Difficile, rifletteva ieri mattina il comandante della Polizia locale Rudi Bagatto, accorsa alla periferia est dopo la segnalazione dell’inquinamento sulle acque interne cittadine, quantificare con precisione l’entità del materiale trovato su quegli specchi acquei. Si sa però che la scia, in lunghezza, raggiunge tranquillamente i trecento metri.

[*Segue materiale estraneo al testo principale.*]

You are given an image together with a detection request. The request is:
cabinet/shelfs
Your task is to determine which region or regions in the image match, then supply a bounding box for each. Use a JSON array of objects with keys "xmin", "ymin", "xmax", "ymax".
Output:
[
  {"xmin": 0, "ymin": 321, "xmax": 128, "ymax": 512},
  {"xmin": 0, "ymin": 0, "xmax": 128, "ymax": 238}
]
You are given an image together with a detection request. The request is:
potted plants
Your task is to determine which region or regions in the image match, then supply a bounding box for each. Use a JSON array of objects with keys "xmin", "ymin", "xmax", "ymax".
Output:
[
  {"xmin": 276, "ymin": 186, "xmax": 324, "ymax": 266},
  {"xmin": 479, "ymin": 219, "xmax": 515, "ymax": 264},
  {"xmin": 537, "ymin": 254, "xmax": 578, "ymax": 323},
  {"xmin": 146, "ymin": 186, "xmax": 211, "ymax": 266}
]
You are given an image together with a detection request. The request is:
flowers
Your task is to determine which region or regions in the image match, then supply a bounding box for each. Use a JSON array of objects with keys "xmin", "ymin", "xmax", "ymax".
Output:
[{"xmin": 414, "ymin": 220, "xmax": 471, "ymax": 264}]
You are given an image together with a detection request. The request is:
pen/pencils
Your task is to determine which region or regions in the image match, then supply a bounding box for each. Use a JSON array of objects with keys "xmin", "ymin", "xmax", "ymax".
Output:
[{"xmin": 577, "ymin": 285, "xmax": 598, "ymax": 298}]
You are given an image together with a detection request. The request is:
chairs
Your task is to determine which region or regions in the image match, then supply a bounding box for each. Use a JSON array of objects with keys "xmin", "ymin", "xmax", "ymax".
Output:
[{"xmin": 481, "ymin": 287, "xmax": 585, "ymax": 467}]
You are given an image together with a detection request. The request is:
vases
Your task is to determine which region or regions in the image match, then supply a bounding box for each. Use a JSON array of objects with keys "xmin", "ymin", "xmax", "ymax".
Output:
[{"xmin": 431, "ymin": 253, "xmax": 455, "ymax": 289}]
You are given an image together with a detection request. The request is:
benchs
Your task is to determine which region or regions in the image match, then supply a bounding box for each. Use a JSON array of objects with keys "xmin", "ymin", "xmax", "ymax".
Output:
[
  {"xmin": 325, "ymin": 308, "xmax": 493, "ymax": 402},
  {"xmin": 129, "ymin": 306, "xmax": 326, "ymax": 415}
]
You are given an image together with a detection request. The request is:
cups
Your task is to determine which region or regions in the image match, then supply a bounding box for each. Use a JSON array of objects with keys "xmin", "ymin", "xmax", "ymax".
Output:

E resta ignoto il responsabile dell’accaduto, ma le indagini sono state avviate dagli agenti del comando di via Rosselli, per risalire alla sua identità. L’Arpa è stata chiamata a rilevare ed esaminare il materiale oleoso rinvenuto in mare, dunque si attendono gli esiti dei prelievi. A ogni modo una delle ipotesi formulate dagli esperti tenderebbe a ricondurre lo sversamento a operazioni di lavaggio della sentina, «che però ovviamente non si possono condurre nel canale», precisa il comandante Bagatto. L’altra eventualità presuppone un guasto accidentale del motore di un’imbarcazione, per ora appunto sconosciuta.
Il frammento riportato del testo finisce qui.